A decision of the Spanish national appeals court (Audiencia Nacional) dated 10 September 2012 consolidates the new structure of collective bargaining approved by the Spanish Labour Reform Act.
The decision confirms the primacy of the plant-level CBA over the sector-wide CBA in respect of regulations governing salaries and other basic labour conditions, as provided by law.
The Court was requested to enter a judgment on the lawfulness of certain clauses of the recent V National Collective Bargaining Agreement for the Cement Products Sector, signed on 21 February 2012, which had been challenged by the Employment Authorities.
Articles 3, 34 and 41 of the CBA established restrictions to the sector's plant-level CBAs and gave priority to regulations agreed at a regional level on issues concerning (i) minimum salaries, remuneration and economic structure, and (ii) any other conditions of employment, except those expressly reserved to plant-level collective bargaining.

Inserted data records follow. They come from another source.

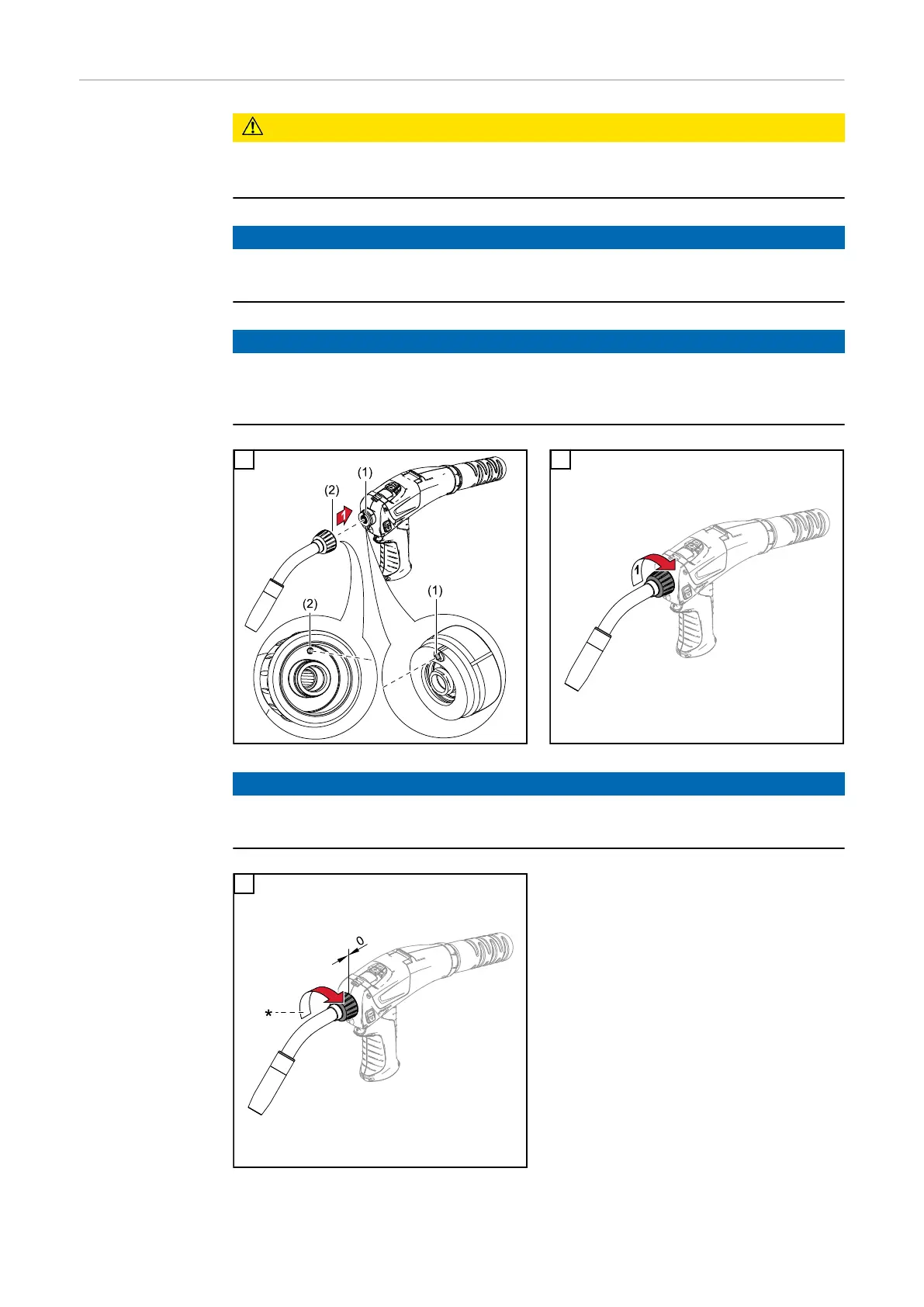 (1)

(2)

1

(2)

(1)

1

0

*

However, these clauses did not seem consistent with the wording of article 84.2 of the Spanish Workers' Statute provided by the new Labour Reform Act, which entered into force on 12 February 2012. That new wording gave specific priority to plant-level CBAs over sector-specific CBAs in respect of basic labour conditions, such as salaries, overtime, shifts, working time, professional classifications, employment contract types, mediation and any other condition that sector CBAs might establish.
The Spanish Audiencia Nacional found that, regardless of the date on which it is signed, a CBA must comply with the provisions of the Labour Reform Act from 12 February 2012, following the prevailing regulation hierarchy of the Spanish legal system.
That court then went on to state that sector-specific CBAs cannot force plant-level CBAs to set particular minimum salaries for the workers affected by them. As a result, the affected clauses of sector-specific CBAs are declared null and void.
Certainly, the new collective bargaining structure introduced by the Labour Reform raises an ongoing debate as to whether or not the constitutional rights of collective bargaining and trade union freedoms are being breached. Nevertheless, this decision confirms a definite shift in the structure that has existed until now, with the conditions established in plant-level CBAs being given priority over regional or national CBAs.